Scenario: You are managing a web application with an Amazon RDS for MySQL database that is experiencing high CPU utilization due to frequent reads. You also manage an Amazon DynamoDB table for user profiles that experiences unpredictable traffic spikes.
For SysOps Administrators, scaling databases is crucial for maintaining application performance as data volume and query load increase. Different database types require different scaling strategies.
Key Strategies for Scaling Databases:
- Amazon RDS (Relational Database Service):
- Vertical Scaling: Upgrade the instance type to increase CPU, memory, or storage. This is simple but has physical limits and causes brief downtime.
- Read Replicas: (Asynchronously replicated copies of your primary database instance.) Create one or more Read Replicas to offload read-heavy workloads from the primary database, improving read performance.
- Multi-AZ Deployments: Primarily for high availability, but also aids scaling by removing failover load from the primary instance.
- Amazon DynamoDB (NoSQL Database):
- Automatic Scaling: DynamoDB Auto Scaling automatically adjusts Read Capacity Units (RCUs) and Write Capacity Units (WCUs) to meet actual traffic.
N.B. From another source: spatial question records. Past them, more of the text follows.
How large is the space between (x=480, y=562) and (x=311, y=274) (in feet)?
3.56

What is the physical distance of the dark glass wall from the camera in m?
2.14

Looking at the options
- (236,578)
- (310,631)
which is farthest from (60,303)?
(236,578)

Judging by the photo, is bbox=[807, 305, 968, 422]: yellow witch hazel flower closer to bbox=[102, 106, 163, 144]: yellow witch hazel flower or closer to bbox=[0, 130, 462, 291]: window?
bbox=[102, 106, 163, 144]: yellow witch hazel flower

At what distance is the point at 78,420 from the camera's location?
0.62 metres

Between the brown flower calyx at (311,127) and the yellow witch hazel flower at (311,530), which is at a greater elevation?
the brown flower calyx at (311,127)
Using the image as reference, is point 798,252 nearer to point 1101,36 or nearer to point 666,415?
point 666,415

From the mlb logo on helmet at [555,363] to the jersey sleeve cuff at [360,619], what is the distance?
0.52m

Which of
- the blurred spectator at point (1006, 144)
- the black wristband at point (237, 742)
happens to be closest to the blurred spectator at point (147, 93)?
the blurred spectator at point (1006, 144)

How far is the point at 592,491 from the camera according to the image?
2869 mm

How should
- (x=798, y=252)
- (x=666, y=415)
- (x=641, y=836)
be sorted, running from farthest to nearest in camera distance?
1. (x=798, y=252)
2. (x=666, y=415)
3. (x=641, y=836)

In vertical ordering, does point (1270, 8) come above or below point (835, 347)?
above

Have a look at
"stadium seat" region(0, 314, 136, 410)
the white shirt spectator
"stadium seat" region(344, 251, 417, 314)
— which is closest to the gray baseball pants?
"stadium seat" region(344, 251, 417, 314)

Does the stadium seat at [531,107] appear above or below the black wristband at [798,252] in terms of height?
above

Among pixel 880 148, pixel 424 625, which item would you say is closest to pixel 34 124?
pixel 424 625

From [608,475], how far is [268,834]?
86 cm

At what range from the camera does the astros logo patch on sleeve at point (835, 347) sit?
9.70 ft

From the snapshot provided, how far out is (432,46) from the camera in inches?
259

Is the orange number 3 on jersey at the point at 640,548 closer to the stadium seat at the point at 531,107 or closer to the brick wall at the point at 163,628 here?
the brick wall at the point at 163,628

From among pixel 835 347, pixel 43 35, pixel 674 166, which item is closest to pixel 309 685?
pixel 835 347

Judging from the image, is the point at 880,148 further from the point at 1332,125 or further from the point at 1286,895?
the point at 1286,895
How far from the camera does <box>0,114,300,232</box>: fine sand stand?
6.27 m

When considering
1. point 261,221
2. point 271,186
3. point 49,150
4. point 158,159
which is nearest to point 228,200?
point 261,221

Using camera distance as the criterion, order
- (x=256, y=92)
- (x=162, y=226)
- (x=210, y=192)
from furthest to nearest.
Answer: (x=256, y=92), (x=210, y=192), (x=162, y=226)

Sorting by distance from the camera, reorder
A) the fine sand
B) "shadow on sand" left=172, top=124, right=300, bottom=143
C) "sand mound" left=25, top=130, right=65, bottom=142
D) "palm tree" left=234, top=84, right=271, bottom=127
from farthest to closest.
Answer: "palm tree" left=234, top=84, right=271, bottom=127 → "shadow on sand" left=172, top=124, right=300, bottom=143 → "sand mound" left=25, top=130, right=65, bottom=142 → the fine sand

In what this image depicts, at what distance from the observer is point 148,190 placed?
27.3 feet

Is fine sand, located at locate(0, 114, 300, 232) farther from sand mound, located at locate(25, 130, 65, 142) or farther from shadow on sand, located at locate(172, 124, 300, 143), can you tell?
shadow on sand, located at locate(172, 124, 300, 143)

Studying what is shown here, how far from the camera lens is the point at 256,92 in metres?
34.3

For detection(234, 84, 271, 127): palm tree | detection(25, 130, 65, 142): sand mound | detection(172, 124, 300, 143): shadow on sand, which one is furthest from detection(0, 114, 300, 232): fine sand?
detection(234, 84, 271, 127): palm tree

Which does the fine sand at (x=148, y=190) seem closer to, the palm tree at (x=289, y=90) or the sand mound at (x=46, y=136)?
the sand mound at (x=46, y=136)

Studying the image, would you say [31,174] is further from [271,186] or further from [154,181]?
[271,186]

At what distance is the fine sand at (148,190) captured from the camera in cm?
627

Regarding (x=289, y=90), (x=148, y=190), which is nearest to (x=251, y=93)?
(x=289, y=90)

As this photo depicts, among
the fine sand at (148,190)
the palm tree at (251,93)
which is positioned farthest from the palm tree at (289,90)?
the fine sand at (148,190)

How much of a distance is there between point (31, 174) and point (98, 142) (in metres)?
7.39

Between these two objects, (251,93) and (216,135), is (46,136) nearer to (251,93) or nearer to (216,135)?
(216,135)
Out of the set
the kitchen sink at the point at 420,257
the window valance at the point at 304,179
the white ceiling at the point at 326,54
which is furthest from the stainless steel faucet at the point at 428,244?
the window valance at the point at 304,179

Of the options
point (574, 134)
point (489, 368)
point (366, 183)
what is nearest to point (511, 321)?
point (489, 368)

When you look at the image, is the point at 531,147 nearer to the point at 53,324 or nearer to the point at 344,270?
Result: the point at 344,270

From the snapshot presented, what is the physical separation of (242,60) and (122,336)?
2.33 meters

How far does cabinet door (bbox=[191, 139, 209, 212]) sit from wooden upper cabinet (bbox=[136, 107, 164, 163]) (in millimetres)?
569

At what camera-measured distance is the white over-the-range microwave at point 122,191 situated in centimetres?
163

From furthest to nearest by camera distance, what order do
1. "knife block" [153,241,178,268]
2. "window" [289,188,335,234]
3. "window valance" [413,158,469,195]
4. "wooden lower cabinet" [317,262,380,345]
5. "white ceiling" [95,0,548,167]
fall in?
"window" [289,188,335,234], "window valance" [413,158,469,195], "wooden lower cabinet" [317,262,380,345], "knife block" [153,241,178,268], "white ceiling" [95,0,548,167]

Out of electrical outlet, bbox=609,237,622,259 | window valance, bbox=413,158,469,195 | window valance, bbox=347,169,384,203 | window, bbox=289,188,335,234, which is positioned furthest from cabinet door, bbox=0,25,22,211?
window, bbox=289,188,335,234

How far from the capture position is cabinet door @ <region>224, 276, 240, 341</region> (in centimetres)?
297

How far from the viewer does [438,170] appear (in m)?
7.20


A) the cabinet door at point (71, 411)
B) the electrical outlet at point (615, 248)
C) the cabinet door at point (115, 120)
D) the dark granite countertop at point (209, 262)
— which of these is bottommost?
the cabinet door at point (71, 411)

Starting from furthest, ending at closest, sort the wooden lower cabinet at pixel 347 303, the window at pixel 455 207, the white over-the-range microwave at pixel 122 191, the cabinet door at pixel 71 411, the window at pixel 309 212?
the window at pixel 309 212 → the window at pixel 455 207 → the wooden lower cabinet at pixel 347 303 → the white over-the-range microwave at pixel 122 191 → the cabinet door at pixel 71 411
- On-Demand Capacity Mode: Pay-per-request, automatically scales without needing to specify capacity.
- Provisioned Capacity Mode: Specify RCUs/WCUs; optimize with Auto Scaling for predictable workloads.
- Global Tables: For multi-Region, active-active scaling.
ā ļø Common Pitfall: Not separating read and write workloads, leading to the primary database becoming a bottleneck for read-heavy applications.
Key Trade-Offs: Read Replicas (read scaling, eventual consistency) versus primary instance (write scaling, strong consistency). DynamoDB On-Demand (simpler, higher cost for consistent high usage) versus Provisioned (lower cost for predictable usage, but requires management).
Reflection Question: How does scaling databases using Amazon RDS Read Replicas (for relational read scaling) and DynamoDB Auto Scaling (On-Demand or Provisioned Capacity) fundamentally ensure consistent performance and responsiveness for data-intensive applications under varying loads?